Rats were killed at 1 h after H-1152 treatment. The eyes were enucleated, bisected at the equator, and the corneoscleral angle was dissected into approximately 3 × 1 mm cubes and fixed by immersion in 2.5% glutaraldehyde in 0.1 M of sodium cacodylate buffer at 4°C for 4 h. Following fixation, the tissues were further treated in 1.0% osmium tetra oxide in 0.1 M of sodium cacodylate buffer and then stained with 1% uranyl acetate. Finally, for each eye, 70-nm sections from one cube, taken from the upper part of the eye, were stained sequentially with uranyl acetate and lead citrate for an examination by a CM10 transmission electron microscope (Philips, Eindhoven, The Netherlands) at an accelerating voltage of 40 kV.
Data are presented as the mean±standard error of the mean for 10 eyes or animals as indicated: pre- or post-H-1152-treated eyes versus contralateral control eyes, post-H-1152-, or postvehicle-treated, eyes versus ipsilateral baseline, and baseline-corrected post-H-1152-treated eyes versus control eyes were statistically analyzed by the two-tailed paired Student t-test for differences compared to 0.0. Results were considered statistically significant if P<0.05.

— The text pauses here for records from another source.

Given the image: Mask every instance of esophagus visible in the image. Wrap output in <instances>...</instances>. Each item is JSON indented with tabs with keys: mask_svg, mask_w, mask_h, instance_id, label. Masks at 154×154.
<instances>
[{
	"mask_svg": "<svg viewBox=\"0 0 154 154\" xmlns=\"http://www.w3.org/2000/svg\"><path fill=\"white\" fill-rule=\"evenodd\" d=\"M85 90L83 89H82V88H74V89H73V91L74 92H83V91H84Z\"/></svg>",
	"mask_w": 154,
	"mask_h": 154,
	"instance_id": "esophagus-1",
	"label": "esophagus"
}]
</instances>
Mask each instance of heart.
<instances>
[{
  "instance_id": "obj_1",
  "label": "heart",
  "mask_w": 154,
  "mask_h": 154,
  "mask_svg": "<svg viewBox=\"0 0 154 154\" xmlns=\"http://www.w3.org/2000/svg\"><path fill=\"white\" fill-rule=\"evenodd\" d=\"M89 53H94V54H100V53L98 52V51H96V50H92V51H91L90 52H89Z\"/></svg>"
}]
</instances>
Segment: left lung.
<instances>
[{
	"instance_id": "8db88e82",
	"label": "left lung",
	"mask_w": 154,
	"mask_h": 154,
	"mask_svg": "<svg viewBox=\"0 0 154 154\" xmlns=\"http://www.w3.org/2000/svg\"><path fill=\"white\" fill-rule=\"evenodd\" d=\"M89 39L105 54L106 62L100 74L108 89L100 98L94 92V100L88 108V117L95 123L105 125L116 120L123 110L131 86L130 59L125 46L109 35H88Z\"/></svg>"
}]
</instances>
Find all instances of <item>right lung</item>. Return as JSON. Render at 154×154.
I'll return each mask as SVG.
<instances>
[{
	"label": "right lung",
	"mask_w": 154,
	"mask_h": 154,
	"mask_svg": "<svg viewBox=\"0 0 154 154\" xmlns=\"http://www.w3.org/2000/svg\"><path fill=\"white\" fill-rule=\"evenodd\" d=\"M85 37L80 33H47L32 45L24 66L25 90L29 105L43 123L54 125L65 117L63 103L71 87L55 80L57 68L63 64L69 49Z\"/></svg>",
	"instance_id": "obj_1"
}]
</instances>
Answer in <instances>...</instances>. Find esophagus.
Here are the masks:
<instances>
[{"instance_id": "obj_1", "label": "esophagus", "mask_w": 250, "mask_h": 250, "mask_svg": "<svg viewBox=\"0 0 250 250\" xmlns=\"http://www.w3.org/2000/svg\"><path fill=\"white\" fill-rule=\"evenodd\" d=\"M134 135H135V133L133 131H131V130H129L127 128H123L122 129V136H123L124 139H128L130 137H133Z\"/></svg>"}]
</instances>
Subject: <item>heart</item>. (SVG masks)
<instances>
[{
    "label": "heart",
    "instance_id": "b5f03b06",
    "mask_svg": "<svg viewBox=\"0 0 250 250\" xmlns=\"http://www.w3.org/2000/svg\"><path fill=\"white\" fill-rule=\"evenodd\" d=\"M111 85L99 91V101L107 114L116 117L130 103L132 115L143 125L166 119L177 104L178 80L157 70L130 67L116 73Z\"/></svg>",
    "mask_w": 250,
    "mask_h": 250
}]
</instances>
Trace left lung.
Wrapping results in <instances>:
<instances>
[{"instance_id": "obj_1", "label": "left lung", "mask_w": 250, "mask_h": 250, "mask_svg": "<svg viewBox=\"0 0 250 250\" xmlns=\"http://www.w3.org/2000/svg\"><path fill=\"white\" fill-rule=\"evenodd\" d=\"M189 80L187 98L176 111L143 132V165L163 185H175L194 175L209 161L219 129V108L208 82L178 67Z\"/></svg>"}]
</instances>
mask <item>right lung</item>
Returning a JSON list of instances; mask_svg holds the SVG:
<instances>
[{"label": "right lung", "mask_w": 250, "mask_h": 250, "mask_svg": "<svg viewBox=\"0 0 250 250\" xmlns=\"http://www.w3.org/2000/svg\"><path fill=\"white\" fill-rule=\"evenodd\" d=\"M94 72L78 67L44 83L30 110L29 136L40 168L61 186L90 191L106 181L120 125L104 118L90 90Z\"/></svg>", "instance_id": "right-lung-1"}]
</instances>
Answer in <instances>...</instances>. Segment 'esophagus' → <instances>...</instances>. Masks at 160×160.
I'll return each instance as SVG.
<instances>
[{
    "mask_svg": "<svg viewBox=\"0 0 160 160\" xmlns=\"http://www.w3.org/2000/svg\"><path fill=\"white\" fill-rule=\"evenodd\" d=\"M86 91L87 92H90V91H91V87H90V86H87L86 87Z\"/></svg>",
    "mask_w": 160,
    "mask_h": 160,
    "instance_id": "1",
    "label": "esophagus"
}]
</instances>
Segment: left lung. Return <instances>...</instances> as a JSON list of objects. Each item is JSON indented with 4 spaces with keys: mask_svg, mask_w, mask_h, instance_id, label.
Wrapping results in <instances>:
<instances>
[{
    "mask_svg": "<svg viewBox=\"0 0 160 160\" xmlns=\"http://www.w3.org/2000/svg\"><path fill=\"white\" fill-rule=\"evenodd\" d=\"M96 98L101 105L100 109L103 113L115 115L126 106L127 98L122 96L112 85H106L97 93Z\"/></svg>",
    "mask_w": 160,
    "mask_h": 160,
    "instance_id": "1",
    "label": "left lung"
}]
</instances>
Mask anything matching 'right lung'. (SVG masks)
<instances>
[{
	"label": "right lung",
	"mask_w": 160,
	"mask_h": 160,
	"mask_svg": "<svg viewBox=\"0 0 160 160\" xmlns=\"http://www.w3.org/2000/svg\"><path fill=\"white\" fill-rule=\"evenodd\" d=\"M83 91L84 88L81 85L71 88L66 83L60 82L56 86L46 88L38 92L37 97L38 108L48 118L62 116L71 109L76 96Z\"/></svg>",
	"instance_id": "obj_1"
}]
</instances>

Cultured HTM cells form a confluent, endothelial-like monolayer of closely attached cells. Cells were photographed before and during exposure to 20 μM of H-1152, a concentration 500 times less than that used in vivo. This dose was chosen based on screening experiments conducted with 10-and 50-μM concentrations. In order to track morphologic changes for 24 h with treatment and then 24 h without treatment, 10 μM was found to be too low of a concentration (morphologic changes were not obvious), whereas 50 μM was judged to be too high (drug-induced changes were too strong and cell detachment occurred). Therefore, 20 μM was chosen for this study. After 24 h of exposure to 20 μM of H-1152, recovery was evaluated by culturing the cells in H-1152-free medium for another 24 h. HTM cell morphology changed in a time-dependent manner during the exposure period. Cells appeared elongated, thickened toward the center of the cells, and separated from each other. After longer treatment, the cells became more markedly separated from each other but still remained attached (Fig. 2). Recovery appeared almost complete after 24 h in H-1152-free medium. The full complement of cells appeared flattened and packed, similar to 0-h cells (Figs. 2 and and33).

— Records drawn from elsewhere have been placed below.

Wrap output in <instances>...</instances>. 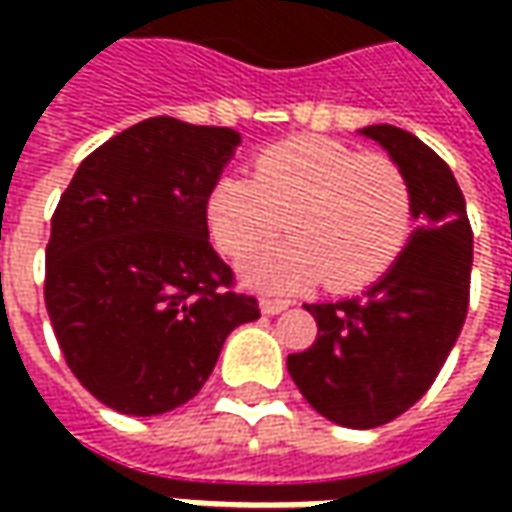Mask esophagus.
Segmentation results:
<instances>
[{
  "instance_id": "34e87169",
  "label": "esophagus",
  "mask_w": 512,
  "mask_h": 512,
  "mask_svg": "<svg viewBox=\"0 0 512 512\" xmlns=\"http://www.w3.org/2000/svg\"><path fill=\"white\" fill-rule=\"evenodd\" d=\"M259 307H262V313H267V316H276V313L287 310V307H290V302H287V299H270V296H267V299H262V302H259Z\"/></svg>"
}]
</instances>
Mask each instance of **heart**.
Masks as SVG:
<instances>
[{
	"label": "heart",
	"instance_id": "1",
	"mask_svg": "<svg viewBox=\"0 0 512 512\" xmlns=\"http://www.w3.org/2000/svg\"><path fill=\"white\" fill-rule=\"evenodd\" d=\"M413 225V193L387 153H362L325 136H293L262 150L253 179L225 176L210 187L207 227L216 247L242 262L247 285L296 290L325 279L333 290L370 285L399 259Z\"/></svg>",
	"mask_w": 512,
	"mask_h": 512
}]
</instances>
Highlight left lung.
I'll return each mask as SVG.
<instances>
[{
  "label": "left lung",
  "instance_id": "8db88e82",
  "mask_svg": "<svg viewBox=\"0 0 512 512\" xmlns=\"http://www.w3.org/2000/svg\"><path fill=\"white\" fill-rule=\"evenodd\" d=\"M359 133L402 165L419 227L362 296L307 305L319 333L305 353L287 356V373L316 413L370 430L422 399L459 339L470 302L473 230L442 156L393 125Z\"/></svg>",
  "mask_w": 512,
  "mask_h": 512
}]
</instances>
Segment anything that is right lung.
Listing matches in <instances>:
<instances>
[{
    "instance_id": "add662e5",
    "label": "right lung",
    "mask_w": 512,
    "mask_h": 512,
    "mask_svg": "<svg viewBox=\"0 0 512 512\" xmlns=\"http://www.w3.org/2000/svg\"><path fill=\"white\" fill-rule=\"evenodd\" d=\"M242 136L153 116L96 148L50 219L45 307L73 376L125 416L190 402L230 330L259 319L207 233Z\"/></svg>"
}]
</instances>
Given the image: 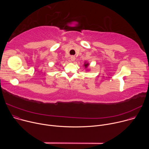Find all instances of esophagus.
Returning a JSON list of instances; mask_svg holds the SVG:
<instances>
[{
  "label": "esophagus",
  "mask_w": 149,
  "mask_h": 149,
  "mask_svg": "<svg viewBox=\"0 0 149 149\" xmlns=\"http://www.w3.org/2000/svg\"><path fill=\"white\" fill-rule=\"evenodd\" d=\"M70 59H71V60L72 61H74L75 60V56H71V58H70Z\"/></svg>",
  "instance_id": "34e87169"
}]
</instances>
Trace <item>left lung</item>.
Masks as SVG:
<instances>
[{"label": "left lung", "mask_w": 149, "mask_h": 149, "mask_svg": "<svg viewBox=\"0 0 149 149\" xmlns=\"http://www.w3.org/2000/svg\"><path fill=\"white\" fill-rule=\"evenodd\" d=\"M84 66H85V67H86V68H87L88 66V63H85V64H84Z\"/></svg>", "instance_id": "obj_1"}]
</instances>
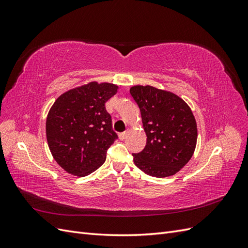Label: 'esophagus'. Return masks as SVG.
I'll list each match as a JSON object with an SVG mask.
<instances>
[{"label":"esophagus","instance_id":"1","mask_svg":"<svg viewBox=\"0 0 248 248\" xmlns=\"http://www.w3.org/2000/svg\"><path fill=\"white\" fill-rule=\"evenodd\" d=\"M126 136H127V131L121 132V133H119V139L120 140H124L126 138Z\"/></svg>","mask_w":248,"mask_h":248}]
</instances>
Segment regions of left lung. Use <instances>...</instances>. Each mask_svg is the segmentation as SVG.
Returning <instances> with one entry per match:
<instances>
[{"label":"left lung","mask_w":248,"mask_h":248,"mask_svg":"<svg viewBox=\"0 0 248 248\" xmlns=\"http://www.w3.org/2000/svg\"><path fill=\"white\" fill-rule=\"evenodd\" d=\"M130 94L147 136L144 150L132 154L134 164L152 177L177 174L197 146V122L189 106L178 95L152 86H133Z\"/></svg>","instance_id":"obj_1"}]
</instances>
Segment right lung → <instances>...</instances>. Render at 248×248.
<instances>
[{
	"mask_svg": "<svg viewBox=\"0 0 248 248\" xmlns=\"http://www.w3.org/2000/svg\"><path fill=\"white\" fill-rule=\"evenodd\" d=\"M109 82L91 81L59 96L46 118L52 157L68 174L85 177L100 168L118 139L106 102L118 91Z\"/></svg>",
	"mask_w": 248,
	"mask_h": 248,
	"instance_id": "add662e5",
	"label": "right lung"
}]
</instances>
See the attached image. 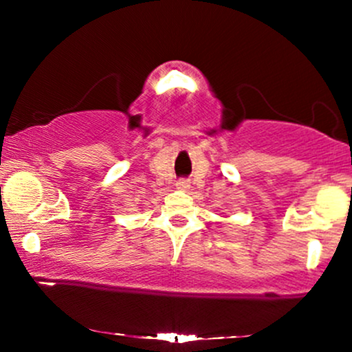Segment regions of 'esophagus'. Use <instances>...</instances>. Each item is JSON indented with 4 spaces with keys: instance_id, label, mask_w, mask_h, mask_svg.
<instances>
[{
    "instance_id": "obj_1",
    "label": "esophagus",
    "mask_w": 352,
    "mask_h": 352,
    "mask_svg": "<svg viewBox=\"0 0 352 352\" xmlns=\"http://www.w3.org/2000/svg\"><path fill=\"white\" fill-rule=\"evenodd\" d=\"M188 187H190V185H188L187 180H179V182H177V188H179V190H187Z\"/></svg>"
}]
</instances>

Fluorescent staining for F-actin and vinculin in untreated cells showed numerous thick stress fibers and vinculin containing focal adhesions, with the latter being clearly located at the termini of the actin bundles. H-1152 induced disruption of the stress fibers and focal adhesions. Actin-containing bundles deteriorated markedly after 2 h of exposure to 20 μM of H-1152. With longer exposures (24 h), the stress-fiber network was obliterated, leaving only shortened, curved actin filaments, mostly at the cell periphery (Fig. 4).
For the assessment of recovery of the actin cytoskeleton and focal adhesion, cells were treated with 20 μM of H-1152 for 24 h, after which the medium was changed to H-1152-free medium for 2 and 24 h. Partial recovery of stress fibers was seen at the 2-h recovery time point and was more complete after 24 h in the absence of H-1152, redistributing into both radial and circumferential bundles consistent with the recovery of cell morphology (Fig. 4). In contrast, it seems that vinculin recovery lagged behind that of actin microfilaments, since there is much less vinculin seen at the termini of the stress fibers, when compared to that in untreated cells (Fig. 4, 4A compared to to4E4E).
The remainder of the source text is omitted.